Conscient de l’importance des activités économiques dans le dynamisme d’une société, ces idéologies politiques se font toujours accompagner d’une vision économique. Les huit grandes familles idéologies politiques en l’occurrence: le libéralisme, le conservatisme, le socialisme-communisme, l’anarchisme, le libertarianisme, le fascisme, le nationalisme et l’écologisme ont tous déjà placé leurs mots dans l’éternel débat sur le choix d’un meilleur modèle économique.

Si, on ne peut nier la volonté et la sincérité de ces idéologies pour améliorer le quotidien des gens, force est de constater que les déçus se font de plus en plus nombreux. Dans les pays riches, le nombre des oubliés du fameux rêve capitaliste augmente à un rythme inquiétant. Dans les pays pauvres, on assiste parfois de manière impuissante aux dégâts du libéralisme économique. Victime de première heure, Haïti porte encore les plaies béantes de ce terme on ne peut plus à la mode qu’est la mondialisation.

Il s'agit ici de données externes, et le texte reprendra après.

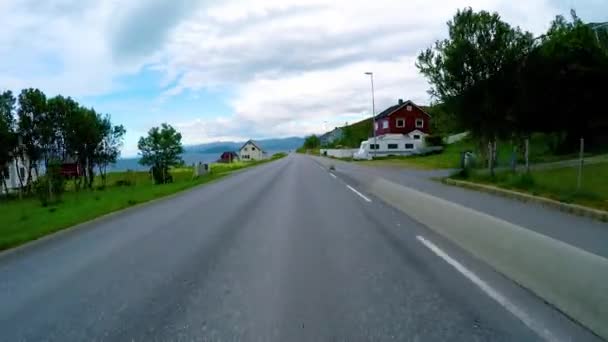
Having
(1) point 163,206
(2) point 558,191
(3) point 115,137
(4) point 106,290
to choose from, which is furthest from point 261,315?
(3) point 115,137

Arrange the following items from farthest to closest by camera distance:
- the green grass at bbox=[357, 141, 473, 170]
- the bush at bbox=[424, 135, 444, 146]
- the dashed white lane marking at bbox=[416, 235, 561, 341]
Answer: the bush at bbox=[424, 135, 444, 146] → the green grass at bbox=[357, 141, 473, 170] → the dashed white lane marking at bbox=[416, 235, 561, 341]

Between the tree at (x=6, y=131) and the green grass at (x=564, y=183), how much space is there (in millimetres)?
35880

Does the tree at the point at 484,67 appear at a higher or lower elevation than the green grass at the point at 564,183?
higher

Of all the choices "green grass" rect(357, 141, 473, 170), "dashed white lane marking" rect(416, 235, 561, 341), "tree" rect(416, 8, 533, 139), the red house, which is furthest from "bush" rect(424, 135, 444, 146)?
"dashed white lane marking" rect(416, 235, 561, 341)

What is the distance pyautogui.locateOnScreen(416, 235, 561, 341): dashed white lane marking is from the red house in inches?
2632

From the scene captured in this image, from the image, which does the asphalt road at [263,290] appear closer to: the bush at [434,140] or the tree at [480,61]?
the tree at [480,61]

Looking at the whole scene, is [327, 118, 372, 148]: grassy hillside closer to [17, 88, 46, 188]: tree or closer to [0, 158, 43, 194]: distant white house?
[0, 158, 43, 194]: distant white house

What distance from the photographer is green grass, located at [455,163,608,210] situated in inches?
439

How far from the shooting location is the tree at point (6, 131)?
37469mm

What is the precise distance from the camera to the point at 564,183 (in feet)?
47.3

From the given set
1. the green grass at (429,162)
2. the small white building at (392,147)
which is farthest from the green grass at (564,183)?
the small white building at (392,147)

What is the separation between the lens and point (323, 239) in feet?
28.0

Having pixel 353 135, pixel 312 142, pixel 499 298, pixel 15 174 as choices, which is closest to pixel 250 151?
pixel 312 142

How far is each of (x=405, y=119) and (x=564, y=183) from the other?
5969 cm
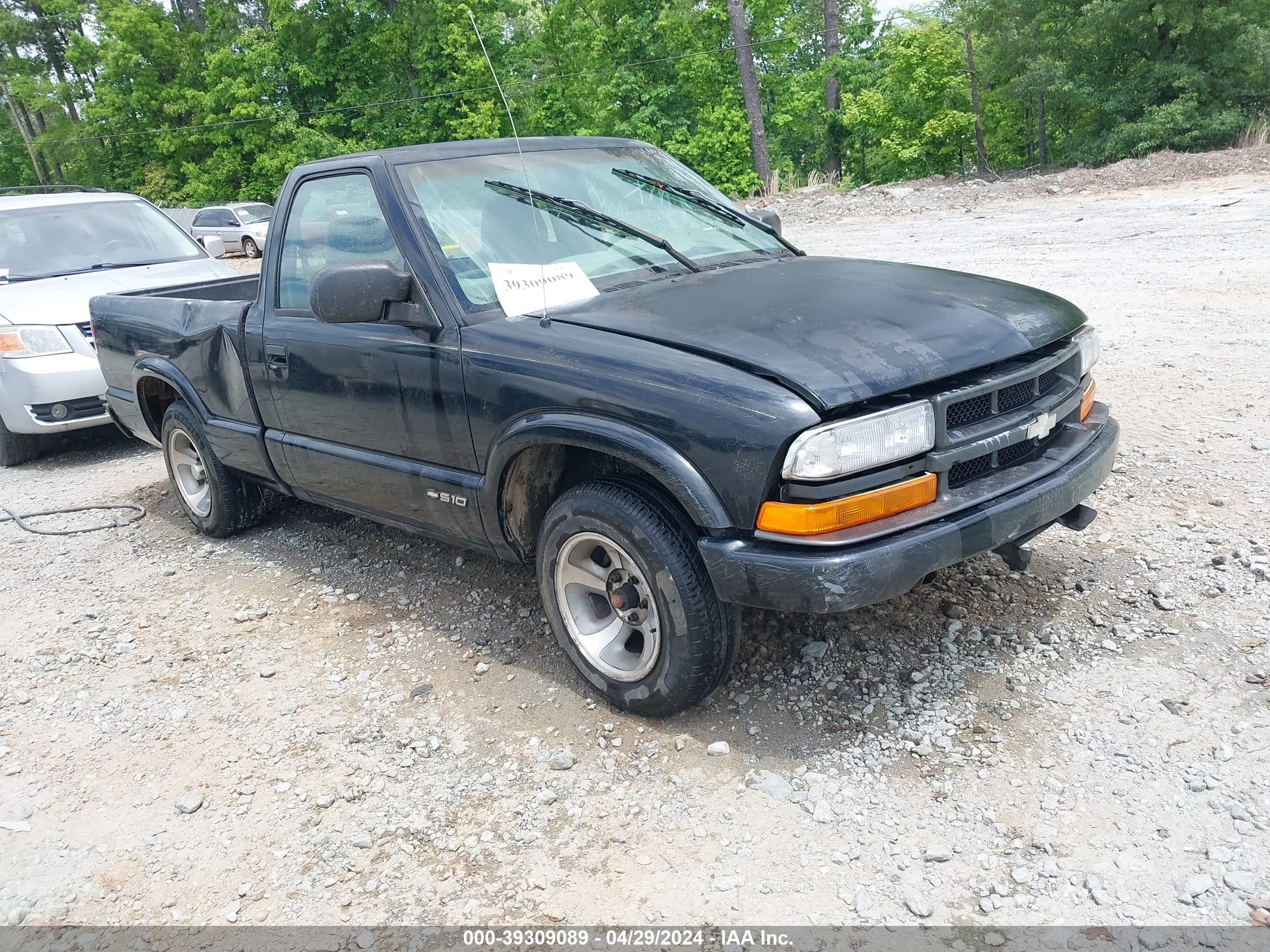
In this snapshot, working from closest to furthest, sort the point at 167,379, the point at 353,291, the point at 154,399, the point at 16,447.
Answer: the point at 353,291
the point at 167,379
the point at 154,399
the point at 16,447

Pour avoir trop longtemps souffert, certains jeunes haïtiens se mettent à croire à l’émergence d’un nouveau pays. Un pays bien éloigné de certains clichés comme misère, analphabétisme et instabilité politique. Un pays dans lequel ils verront grandir leurs enfants sous un soleil plus gai et un ciel plus clément. De cette inébranlable foi dans l’avenir, une question fondamentale surgit, quelle est la voie à suivre? Quelle idéologie serait la mieux appropriée pour qu’enfin nous prenions une place digne au concert des nations? Nous parlons d’idéologies parce qu’elles sont de véritables outils conceptuels pour structurer la sphère politique dont la mission première est de mieux gérer la cité tout en définissant les grandes lignes d’une meilleure harmonisation de la société. Les points de vue divergent mais une chose est certaine, l’autre Haïti ne sera pas le fruit d’une divine providence, mais le résultat immédiat de certains choix. Alors, quoi choisir? Doit-on rester un bon élève à l’école du libéralisme sauvage et parfois deshumanisant ou doit- on adopter le socialisme dépassé et improductif des décennies passées? Loin des idées reçues, et dans une volonté de briser les certitudes flagrantes, il est important de jeter un regard équilibré sur les deux modèles (Libéralisme- Socialisme) pour  apporter modestement notre pierre dans ce débat houleux entamé par les futurs leaders haïtiens.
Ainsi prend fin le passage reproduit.